→ **Extrait**:
§ §

Vous souvenez-vous de votre apprentissage de l’écriture ?
Ça a démarré très tôt. J’inventais des histoires. Je faisais des petites BD avec du texte… L’orthographe et la grammaire me sont rentrés dans la tête à toute vitesse, comme si elles m’attendaient. J’ai rapidement écrit des poèmes, comme tout le monde, puis des chansons, paroles et musique… J’ai pondu mon premier roman – pour moi seul – vaguement romantique, qui se termine par le poème Fantaisie de Nerval, vers vingt ans. Je crois que je suis né écrivain.
Et une œuvre ou un musicien ?
Je suis fan de l’Ouverture de La Bohème de Puccini, ou sa reprise en chanson dans l’opérette (Quando m’en vo), par Aida Garifullina. J’explose aussi en écoutant Luciano Pavarotti dans Nessun’ dorma, toujours de Puccini (Turandot). Si la race humaine peut atteindre ce niveau-là, elle est peut-être sauvable.
Mais au-dessus de tout, il y aura toujours les Rolling Stones qui ont mis ma vie en musique depuis une soixantaine d’années. Jumping Jack Flash, Time is on my side, Lady Jane, Stop breaking down… Et « Exile on main street » reste le plus grand album de l’histoire du rock. Pas un jour sans les Stones ! Dans Derrière la porte amarante, j’évoque d’ailleurs leur chanson Memory Motel.

§ §

→ **Entrées**:

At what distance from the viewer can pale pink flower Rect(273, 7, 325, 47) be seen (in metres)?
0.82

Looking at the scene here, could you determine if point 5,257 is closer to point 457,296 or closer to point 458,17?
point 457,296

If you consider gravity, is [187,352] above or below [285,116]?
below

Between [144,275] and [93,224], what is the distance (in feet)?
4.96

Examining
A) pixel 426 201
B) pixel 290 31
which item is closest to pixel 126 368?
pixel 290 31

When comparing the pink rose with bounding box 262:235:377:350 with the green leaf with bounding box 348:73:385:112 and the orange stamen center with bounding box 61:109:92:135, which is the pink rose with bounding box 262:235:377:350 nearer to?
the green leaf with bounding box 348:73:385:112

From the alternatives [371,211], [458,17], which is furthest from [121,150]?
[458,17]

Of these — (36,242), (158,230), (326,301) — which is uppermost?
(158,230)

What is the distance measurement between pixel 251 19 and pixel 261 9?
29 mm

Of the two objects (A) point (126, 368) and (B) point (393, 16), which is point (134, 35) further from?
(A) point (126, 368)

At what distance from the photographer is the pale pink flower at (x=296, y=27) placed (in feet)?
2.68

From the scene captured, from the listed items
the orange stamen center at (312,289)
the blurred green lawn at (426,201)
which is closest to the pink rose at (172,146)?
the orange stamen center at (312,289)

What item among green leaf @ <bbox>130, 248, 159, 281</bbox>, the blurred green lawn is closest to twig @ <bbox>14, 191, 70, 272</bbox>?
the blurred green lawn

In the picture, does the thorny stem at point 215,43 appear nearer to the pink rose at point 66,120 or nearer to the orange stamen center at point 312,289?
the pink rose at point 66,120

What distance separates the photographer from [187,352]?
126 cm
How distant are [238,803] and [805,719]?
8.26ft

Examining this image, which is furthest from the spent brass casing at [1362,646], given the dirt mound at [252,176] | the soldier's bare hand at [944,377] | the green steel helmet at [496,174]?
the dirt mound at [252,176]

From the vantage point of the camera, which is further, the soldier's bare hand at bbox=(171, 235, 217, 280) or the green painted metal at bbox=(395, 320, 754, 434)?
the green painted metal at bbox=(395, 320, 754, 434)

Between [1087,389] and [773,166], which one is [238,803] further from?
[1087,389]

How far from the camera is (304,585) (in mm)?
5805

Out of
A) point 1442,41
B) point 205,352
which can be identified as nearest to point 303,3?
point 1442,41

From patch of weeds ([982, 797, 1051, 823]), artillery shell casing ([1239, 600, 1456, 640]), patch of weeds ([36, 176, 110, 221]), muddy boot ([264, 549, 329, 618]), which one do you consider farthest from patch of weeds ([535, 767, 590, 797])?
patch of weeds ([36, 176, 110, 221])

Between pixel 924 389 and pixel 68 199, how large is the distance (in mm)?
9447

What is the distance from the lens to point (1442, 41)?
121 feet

§ §

→ **Consignes**:
1. D'après l'entretien sur l'écriture et la musique, pour quelle raison l'espèce humaine serait-elle peut-être sauvable ?
2. Prolongez l'entretien sur l'écriture et la musique à partir de sa dernière phrase.

→ **Corrigés**:
1. Parce qu'elle est capable d'atteindre le niveau des interprétations de Puccini citées, comme Luciano Pavarotti chantant Nessun' dorma dans Turandot.

2.
L’œuvre importante de l’adolescence, littéraire ou autre ?
Le grand Meaulnes d’Alain-Fournier. Un livre dont l’envoûtement ne m’a jamais quitté. Peu après l’adolescence, je suis tombé sur Le matin des magiciens de Pauwels et Bergier, qui m’a bien réveillé les neurones, un peu comme les ouvrages pseudo scientifiques de Robert Charroux ; certes, il y avait pas mal de trucs un peu fumeux et ambigus là-dedans, mais quelle secousse pour l’imaginaire ! Et n’oublions pas le mensuel Hara-Kiri, qui a « réveillé » une bonne partie des ados de ma génération, moi compris.